→ Work instructions:
Every line from the one with "thumbnail image 1" through the end of the entries below must be retyped exactly, and only those lines. The pictures are not part of the copy.

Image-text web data
━━━━━━━━━━━━━━━━━━━━

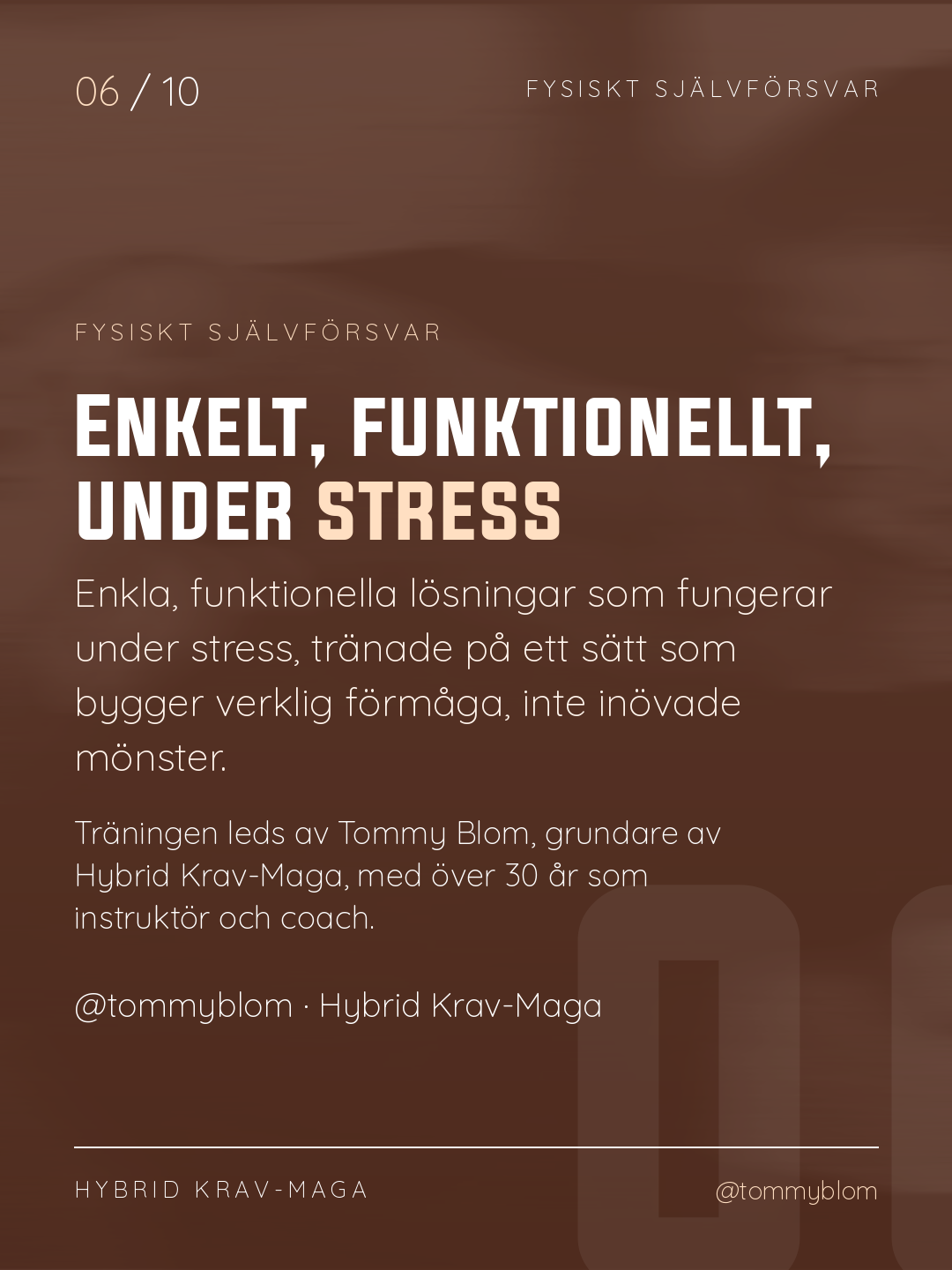 Självförsvar för kvinnor - 260919 - Image 6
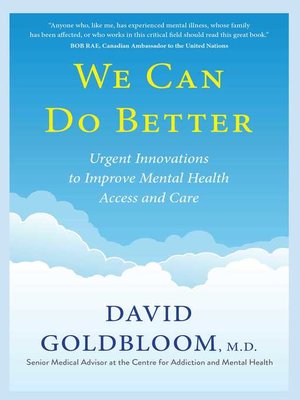 cover image of We Can Do Better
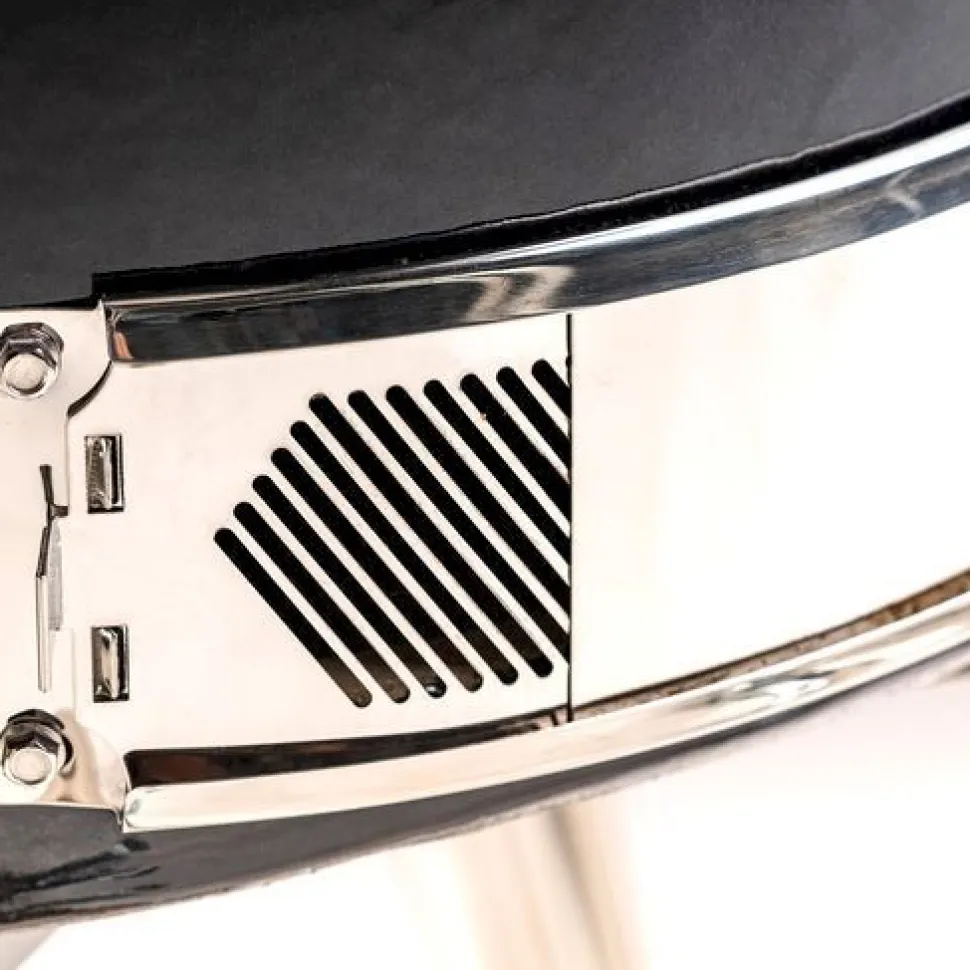 Hiiligrilli Dreamfire Kamado Smokey II, musta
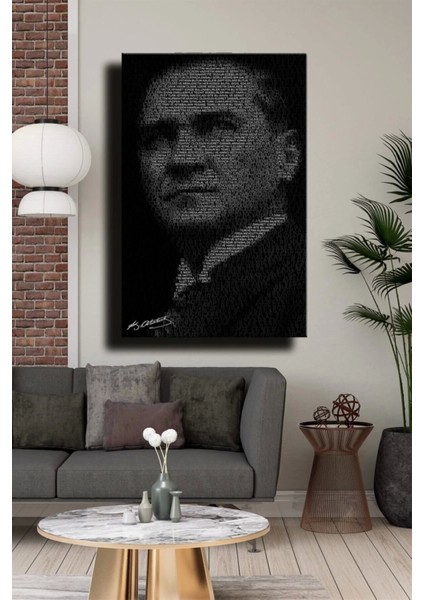 Atatürk Gençliğe Hitabe ,duvar Dekarasyon Ürünleri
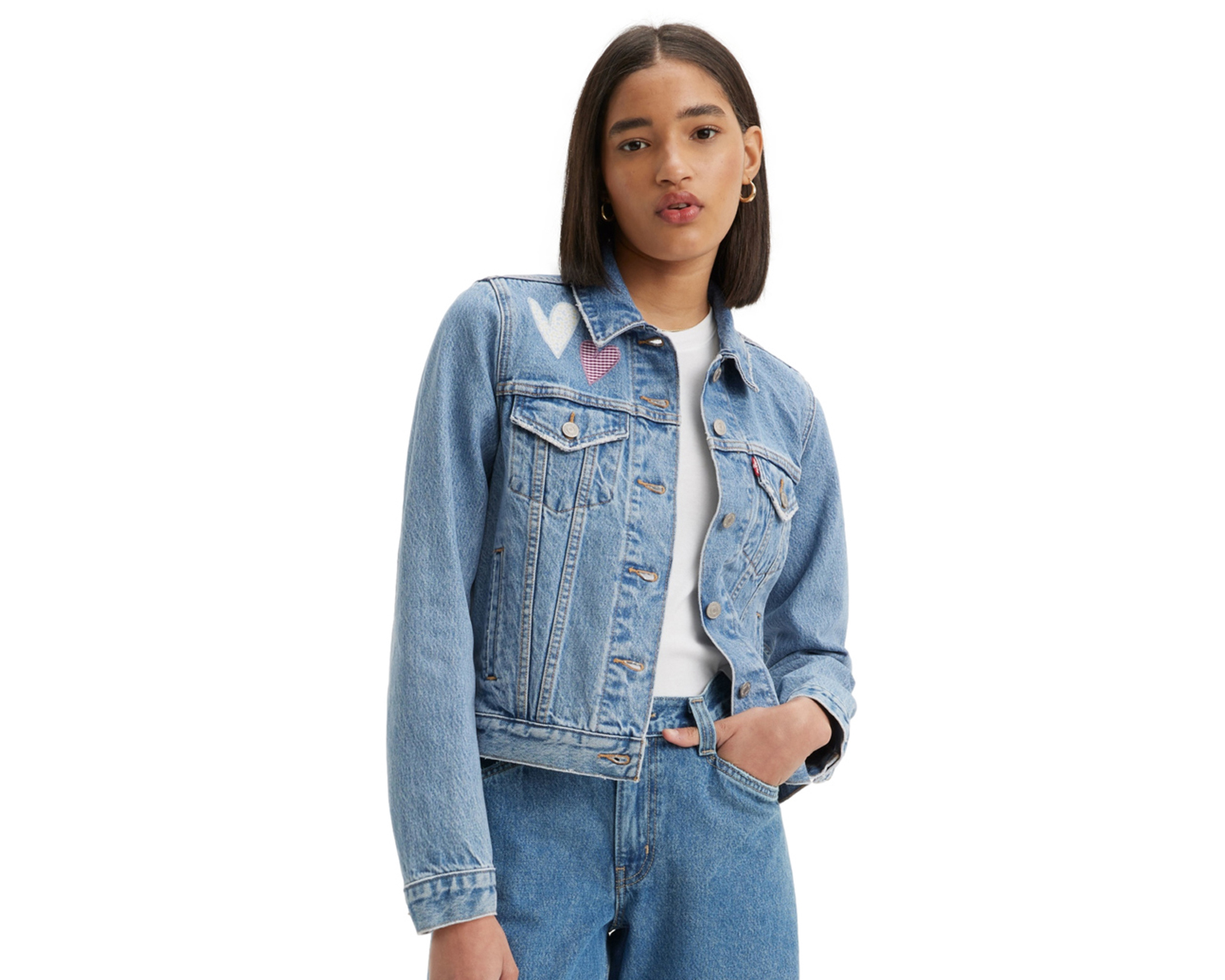 Chamarra de Mezclilla Levi's Trucker para Mujer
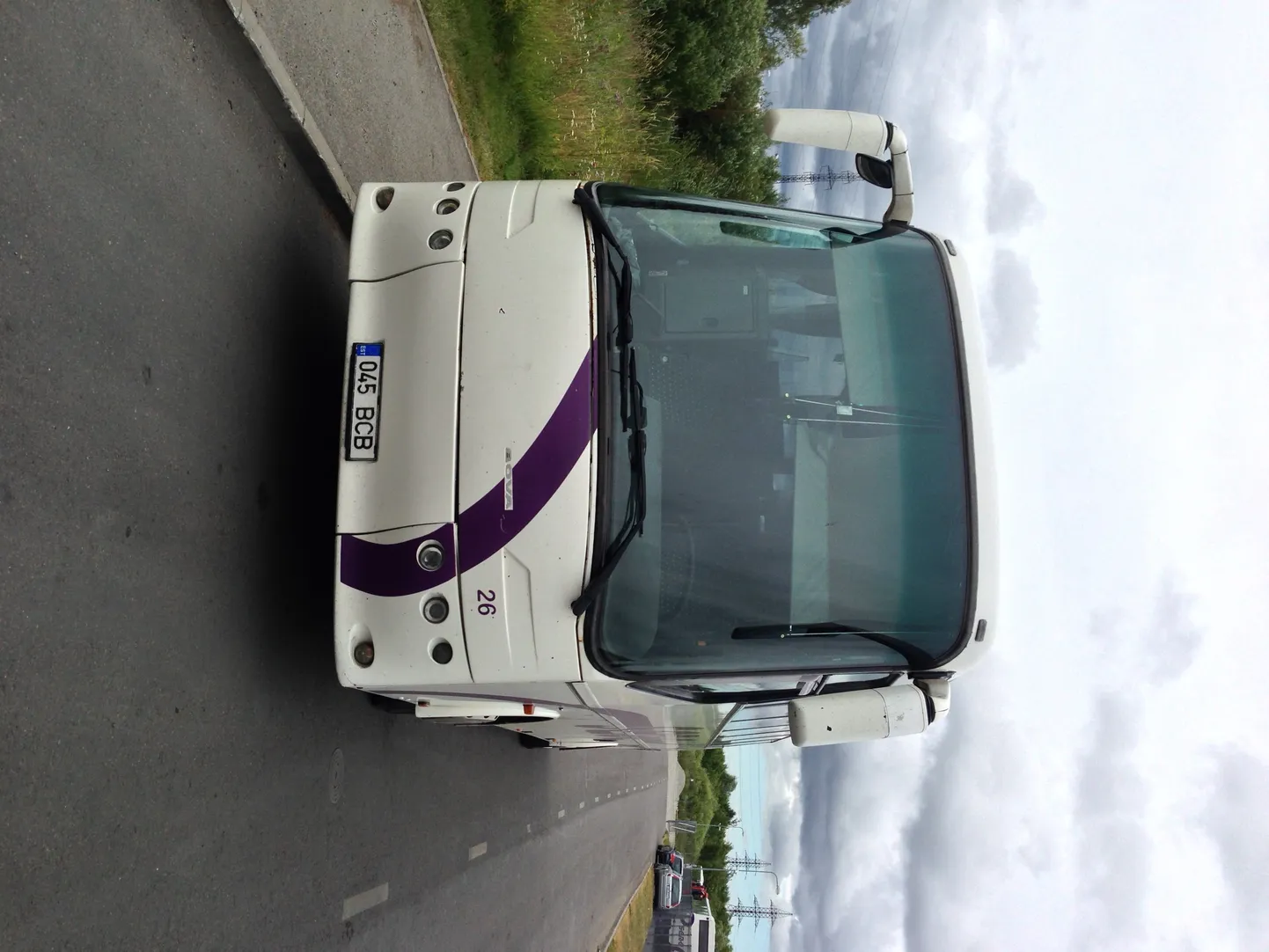 SEBE liinibuss.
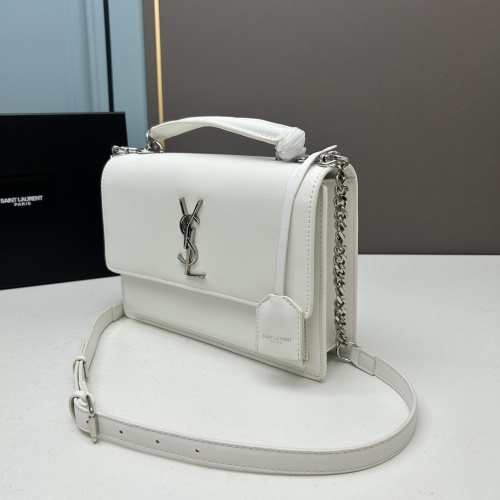 Replica Yves Saint Laurent YSL AAA Quality Messenger Bags For Women #1087659 $88.00 USD for Wholesale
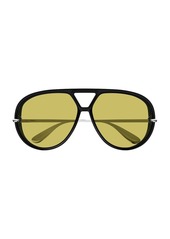 Bottega Veneta Aviator Sunglasses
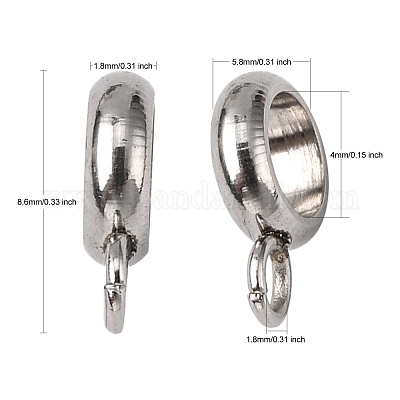Некорневая нержавеющая сталь 304 с трубчатыми дужками STAS-I149-16D-P-1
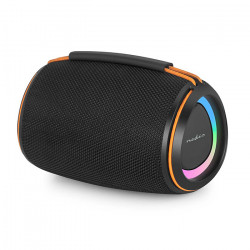 NEDIS SPBT2026BK Φορητό TWS ηχείο bluetooth με RGB φωτισμό, 40W. - NEDIS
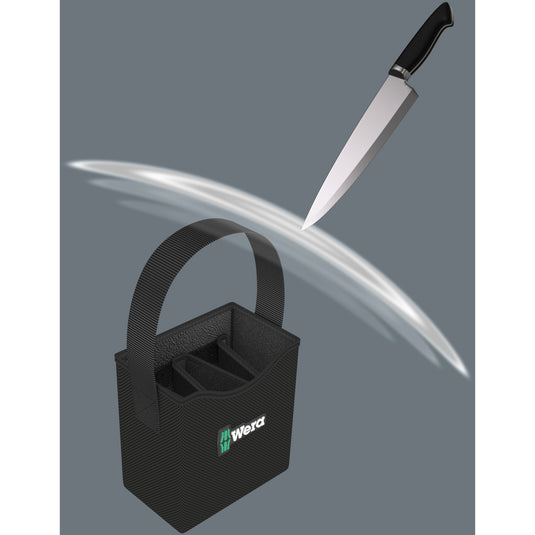 Wera 2go 4 gereedschapsdraagtas (zwart)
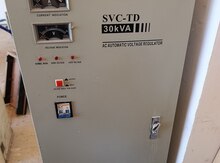 Tənzimləyici STAC SVC-TD 30 kVA
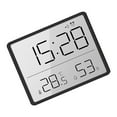 thumbnail image 1 of Despertadores Digitales, Reloj De Escritorio Con Espejo LED, Reloj Electrónico, Reloj De Escritorio Electrónico Con Pantalla De Temperatura Para Adolescentes Y Niños, 1 of 7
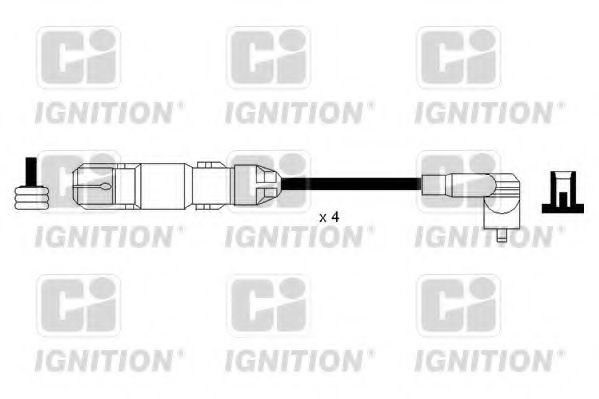 QUINTON HAZELL XC1162 Комплект проводов зажигания для AUDI A3 (Ауди А3) QUINTON HAZELL XC1162 Комплект проводов зажигания для AUDI A3 (Ауди А3)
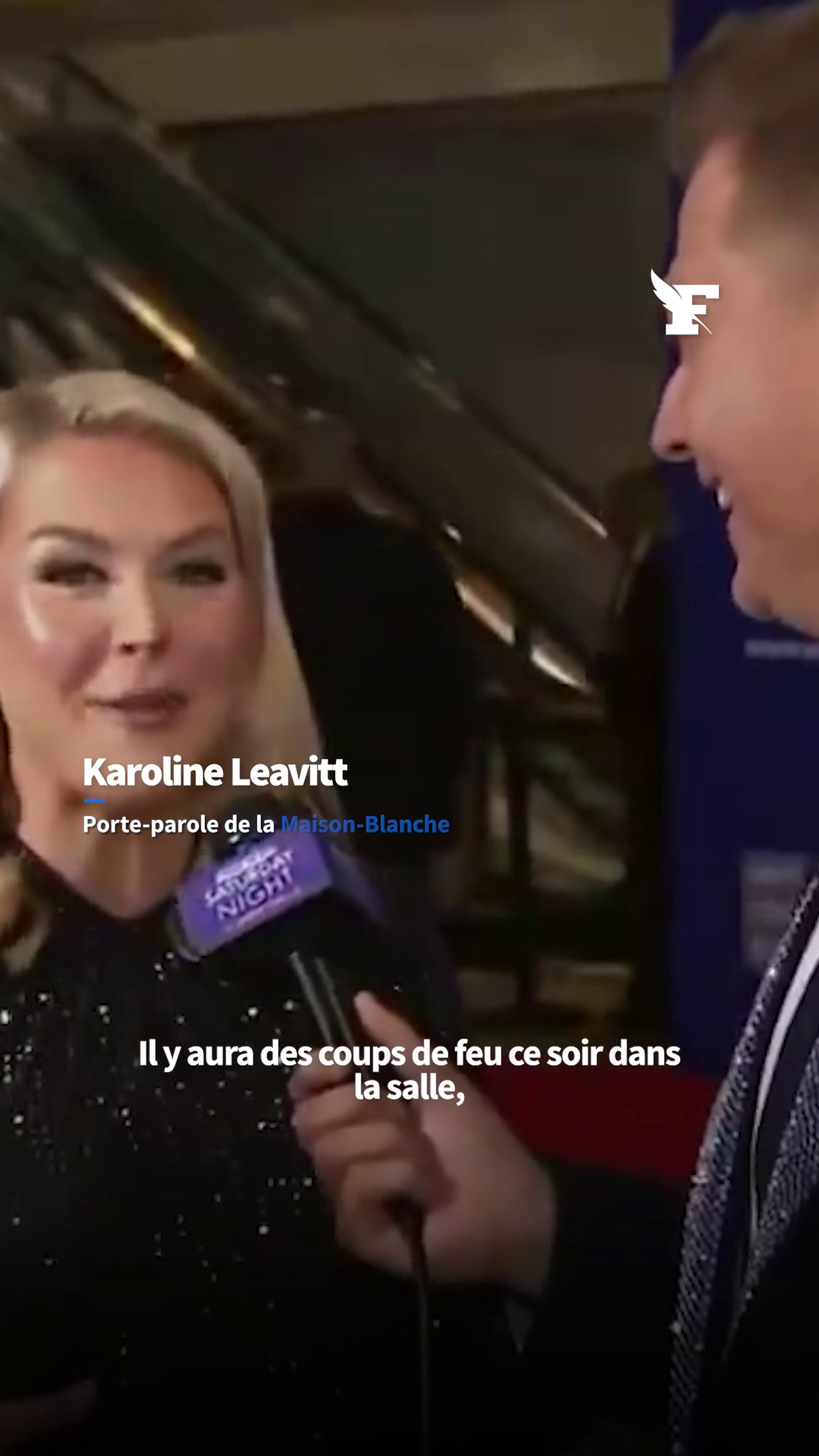 «Il y aura des coups de feu ce soir» : quand la porte-parole de la Maison-Blanche plaisante quelques minutes avant l’évacuation de Trump à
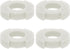 Pawfly 4 Pack Aquarium Bio-Sponge Filter Replacement Sponges White Foam for This
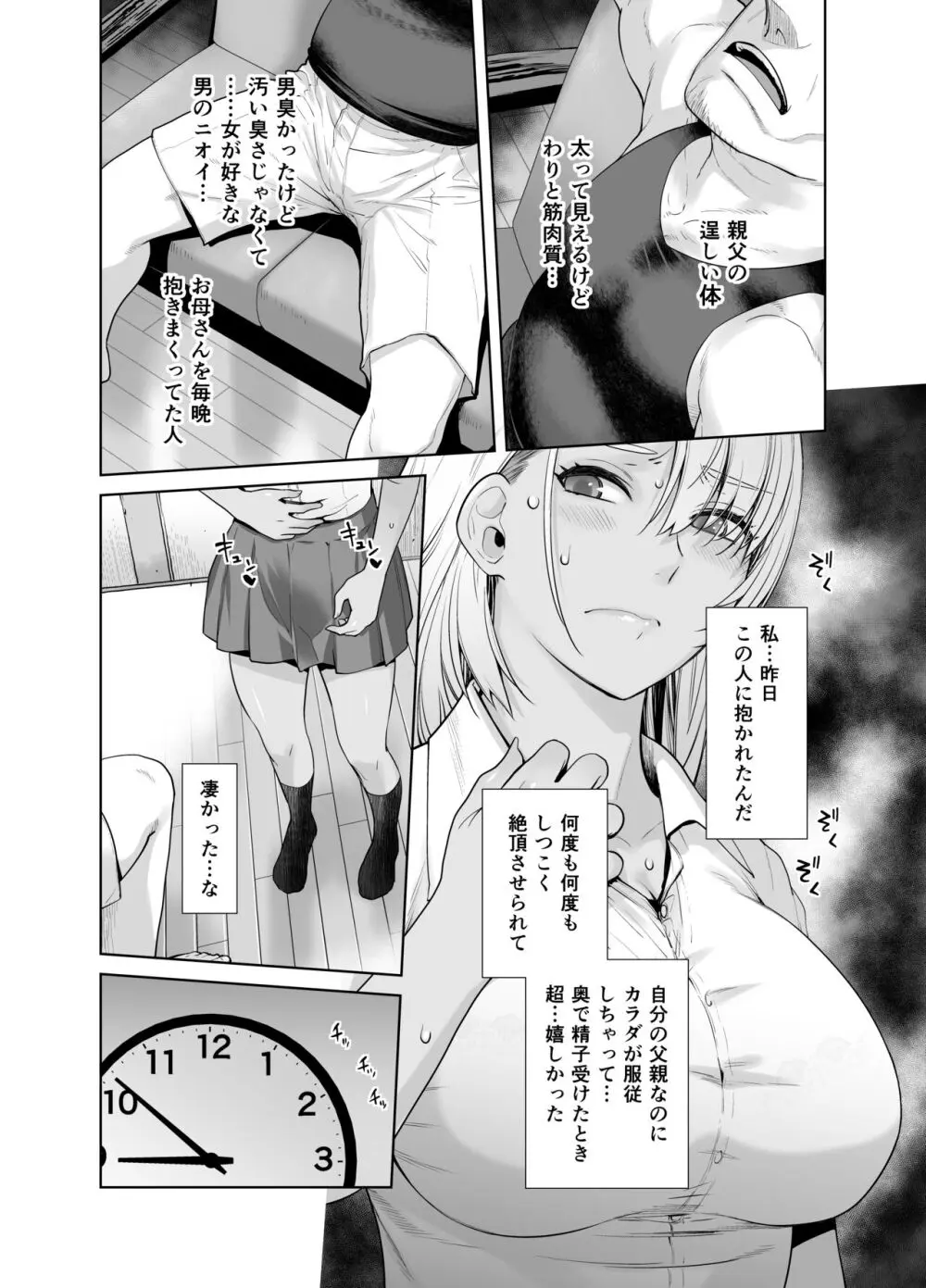 ギャル娘が父親との愛情ックス2 Page.11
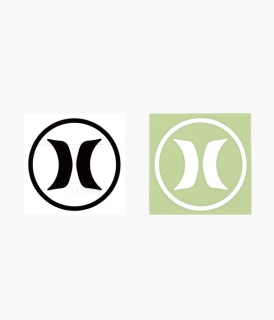 ��Hurley��CIRCLE ICON STICKER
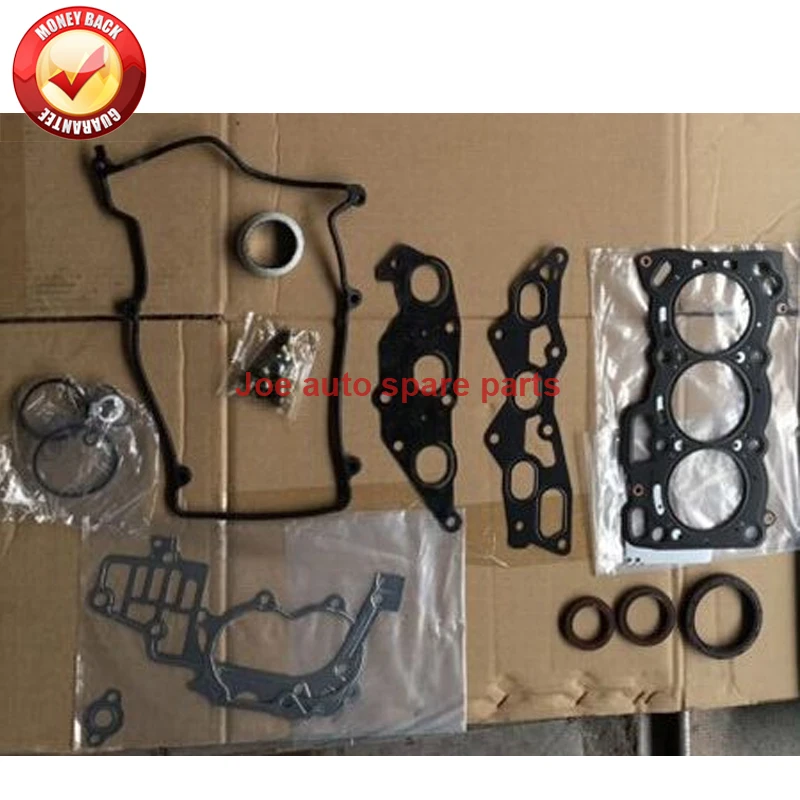 EJ-DE EJDE EJ-VE EJVE Engine Full gasket set kit for Daihatsu Move Storia Cuore YRV 989cc 1.0 i 1.0L 04111-97206-000 50230800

━━━━━━━━━━━━━━━━━━━━

→ Exercise response:
 thumbnail image 1 of Despertadores Digitales, Reloj De Escritorio Con Espejo LED, Reloj Electrónico, Reloj De Escritorio Electrónico Con Pantalla De Temperatura Para Adolescentes Y Niños, 1 of 7
 QUINTON HAZELL XC1162 Комплект проводов зажигания для AUDI A3 (Ауди А3) QUINTON HAZELL XC1162 Комплект проводов зажигания для AUDI A3 (Ауди А3)
 «Il y aura des coups de feu ce soir» : quand la porte-parole de la Maison-Blanche plaisante quelques minutes avant l’évacuation de Trump à
 Pawfly 4 Pack Aquarium Bio-Sponge Filter Replacement Sponges White Foam for This
 ギャル娘が父親との愛情ックス2 Page.11
 ��Hurley��CIRCLE ICON STICKER
 EJ-DE EJDE EJ-VE EJVE Engine Full gasket set kit for Daihatsu Move Storia Cuore YRV 989cc 1.0 i 1.0L 04111-97206-000 50230800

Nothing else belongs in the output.